**Work task**:
The complete listing that follows is to be set down again, exactly as it appears.

**Data provided**:
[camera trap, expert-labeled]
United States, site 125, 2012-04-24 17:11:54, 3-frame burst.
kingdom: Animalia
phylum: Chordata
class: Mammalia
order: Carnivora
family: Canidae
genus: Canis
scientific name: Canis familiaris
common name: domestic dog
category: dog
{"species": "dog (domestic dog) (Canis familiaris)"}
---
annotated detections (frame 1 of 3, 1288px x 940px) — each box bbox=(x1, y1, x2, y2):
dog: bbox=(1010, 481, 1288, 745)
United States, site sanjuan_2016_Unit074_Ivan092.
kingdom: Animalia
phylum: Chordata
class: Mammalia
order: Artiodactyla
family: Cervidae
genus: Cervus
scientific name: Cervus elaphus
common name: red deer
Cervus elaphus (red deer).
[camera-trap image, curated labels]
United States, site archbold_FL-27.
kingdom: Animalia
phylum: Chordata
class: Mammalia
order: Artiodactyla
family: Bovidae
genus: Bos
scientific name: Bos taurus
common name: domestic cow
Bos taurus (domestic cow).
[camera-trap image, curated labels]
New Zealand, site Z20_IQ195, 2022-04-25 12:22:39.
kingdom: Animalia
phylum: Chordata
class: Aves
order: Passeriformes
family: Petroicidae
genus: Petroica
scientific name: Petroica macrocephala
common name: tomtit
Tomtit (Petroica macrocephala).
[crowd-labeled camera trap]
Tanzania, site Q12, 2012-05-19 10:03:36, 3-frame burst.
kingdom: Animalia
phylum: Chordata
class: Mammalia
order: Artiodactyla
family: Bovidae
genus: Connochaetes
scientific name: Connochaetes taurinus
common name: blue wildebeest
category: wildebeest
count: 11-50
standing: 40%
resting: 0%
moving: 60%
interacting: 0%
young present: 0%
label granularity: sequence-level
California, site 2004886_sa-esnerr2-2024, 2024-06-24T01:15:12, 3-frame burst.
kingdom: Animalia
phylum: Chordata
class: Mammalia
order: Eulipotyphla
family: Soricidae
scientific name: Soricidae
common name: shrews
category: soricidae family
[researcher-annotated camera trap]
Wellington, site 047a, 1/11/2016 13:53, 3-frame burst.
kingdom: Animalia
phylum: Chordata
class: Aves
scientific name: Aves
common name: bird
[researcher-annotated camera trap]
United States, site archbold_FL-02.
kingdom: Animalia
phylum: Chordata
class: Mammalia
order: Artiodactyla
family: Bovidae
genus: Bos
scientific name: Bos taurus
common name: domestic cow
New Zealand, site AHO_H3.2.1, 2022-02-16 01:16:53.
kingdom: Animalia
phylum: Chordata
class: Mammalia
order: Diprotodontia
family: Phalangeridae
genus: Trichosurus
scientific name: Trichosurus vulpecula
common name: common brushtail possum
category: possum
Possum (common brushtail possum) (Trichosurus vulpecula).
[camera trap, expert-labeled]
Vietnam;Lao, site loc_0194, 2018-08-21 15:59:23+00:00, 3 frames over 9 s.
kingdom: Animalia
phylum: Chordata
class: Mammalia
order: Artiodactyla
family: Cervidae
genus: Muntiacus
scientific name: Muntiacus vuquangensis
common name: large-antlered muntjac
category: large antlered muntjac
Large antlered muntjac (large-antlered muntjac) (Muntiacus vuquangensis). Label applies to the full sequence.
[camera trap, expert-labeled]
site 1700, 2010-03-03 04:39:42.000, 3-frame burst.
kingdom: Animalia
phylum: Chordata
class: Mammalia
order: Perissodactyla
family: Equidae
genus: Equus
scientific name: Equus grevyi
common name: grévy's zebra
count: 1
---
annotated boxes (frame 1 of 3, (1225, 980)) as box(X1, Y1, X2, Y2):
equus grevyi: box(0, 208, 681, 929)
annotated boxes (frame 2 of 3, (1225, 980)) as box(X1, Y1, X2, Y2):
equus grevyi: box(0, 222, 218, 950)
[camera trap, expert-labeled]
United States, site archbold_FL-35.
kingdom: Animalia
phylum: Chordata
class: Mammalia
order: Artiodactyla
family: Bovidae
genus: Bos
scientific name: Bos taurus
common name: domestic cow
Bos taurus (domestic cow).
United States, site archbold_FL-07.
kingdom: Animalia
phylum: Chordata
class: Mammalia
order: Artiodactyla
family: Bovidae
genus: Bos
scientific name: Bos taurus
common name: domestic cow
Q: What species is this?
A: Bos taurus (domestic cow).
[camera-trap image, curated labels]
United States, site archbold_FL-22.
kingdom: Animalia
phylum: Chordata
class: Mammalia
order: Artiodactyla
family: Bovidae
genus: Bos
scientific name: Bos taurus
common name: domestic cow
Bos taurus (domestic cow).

**Answer to this exercise**:
[camera trap, expert-labeled]
United States, site 125, 2012-04-24 17:11:54, 3-frame burst.
kingdom: Animalia
phylum: Chordata
class: Mammalia
order: Carnivora
family: Canidae
genus: Canis
scientific name: Canis familiaris
common name: domestic dog
category: dog
{"species": "dog (domestic dog) (Canis familiaris)"}
---
annotated detections (frame 1 of 3, 1288px x 940px) — each box bbox=(x1, y1, x2, y2):
dog: bbox=(1010, 481, 1288, 745)
United States, site sanjuan_2016_Unit074_Ivan092.
kingdom: Animalia
phylum: Chordata
class: Mammalia
order: Artiodactyla
family: Cervidae
genus: Cervus
scientific name: Cervus elaphus
common name: red deer
Cervus elaphus (red deer).
[camera-trap image, curated labels]
United States, site archbold_FL-27.
kingdom: Animalia
phylum: Chordata
class: Mammalia
order: Artiodactyla
family: Bovidae
genus: Bos
scientific name: Bos taurus
common name: domestic cow
Bos taurus (domestic cow).
[camera-trap image, curated labels]
New Zealand, site Z20_IQ195, 2022-04-25 12:22:39.
kingdom: Animalia
phylum: Chordata
class: Aves
order: Passeriformes
family: Petroicidae
genus: Petroica
scientific name: Petroica macrocephala
common name: tomtit
Tomtit (Petroica macrocephala).
[crowd-labeled camera trap]
Tanzania, site Q12, 2012-05-19 10:03:36, 3-frame burst.
kingdom: Animalia
phylum: Chordata
class: Mammalia
order: Artiodactyla
family: Bovidae
genus: Connochaetes
scientific name: Connochaetes taurinus
common name: blue wildebeest
category: wildebeest
count: 11-50
standing: 40%
resting: 0%
moving: 60%
interacting: 0%
young present: 0%
label granularity: sequence-level
California, site 2004886_sa-esnerr2-2024, 2024-06-24T01:15:12, 3-frame burst.
kingdom: Animalia
phylum: Chordata
class: Mammalia
order: Eulipotyphla
family: Soricidae
scientific name: Soricidae
common name: shrews
category: soricidae family
[researcher-annotated camera trap]
Wellington, site 047a, 1/11/2016 13:53, 3-frame burst.
kingdom: Animalia
phylum: Chordata
class: Aves
scientific name: Aves
common name: bird
[researcher-annotated camera trap]
United States, site archbold_FL-02.
kingdom: Animalia
phylum: Chordata
class: Mammalia
order: Artiodactyla
family: Bovidae
genus: Bos
scientific name: Bos taurus
common name: domestic cow
New Zealand, site AHO_H3.2.1, 2022-02-16 01:16:53.
kingdom: Animalia
phylum: Chordata
class: Mammalia
order: Diprotodontia
family: Phalangeridae
genus: Trichosurus
scientific name: Trichosurus vulpecula
common name: common brushtail possum
category: possum
Possum (common brushtail possum) (Trichosurus vulpecula).
[camera trap, expert-labeled]
Vietnam;Lao, site loc_0194, 2018-08-21 15:59:23+00:00, 3 frames over 9 s.
kingdom: Animalia
phylum: Chordata
class: Mammalia
order: Artiodactyla
family: Cervidae
genus: Muntiacus
scientific name: Muntiacus vuquangensis
common name: large-antlered muntjac
category: large antlered muntjac
Large antlered muntjac (large-antlered muntjac) (Muntiacus vuquangensis). Label applies to the full sequence.
[camera trap, expert-labeled]
site 1700, 2010-03-03 04:39:42.000, 3-frame burst.
kingdom: Animalia
phylum: Chordata
class: Mammalia
order: Perissodactyla
family: Equidae
genus: Equus
scientific name: Equus grevyi
common name: grévy's zebra
count: 1
---
annotated boxes (frame 1 of 3, (1225, 980)) as box(X1, Y1, X2, Y2):
equus grevyi: box(0, 208, 681, 929)
annotated boxes (frame 2 of 3, (1225, 980)) as box(X1, Y1, X2, Y2):
equus grevyi: box(0, 222, 218, 950)
[camera trap, expert-labeled]
United States, site archbold_FL-35.
kingdom: Animalia
phylum: Chordata
class: Mammalia
order: Artiodactyla
family: Bovidae
genus: Bos
scientific name: Bos taurus
common name: domestic cow
Bos taurus (domestic cow).
United States, site archbold_FL-07.
kingdom: Animalia
phylum: Chordata
class: Mammalia
order: Artiodactyla
family: Bovidae
genus: Bos
scientific name: Bos taurus
common name: domestic cow
Q: What species is this?
A: Bos taurus (domestic cow).
[camera-trap image, curated labels]
United States, site archbold_FL-22.
kingdom: Animalia
phylum: Chordata
class: Mammalia
order: Artiodactyla
family: Bovidae
genus: Bos
scientific name: Bos taurus
common name: domestic cow
Bos taurus (domestic cow).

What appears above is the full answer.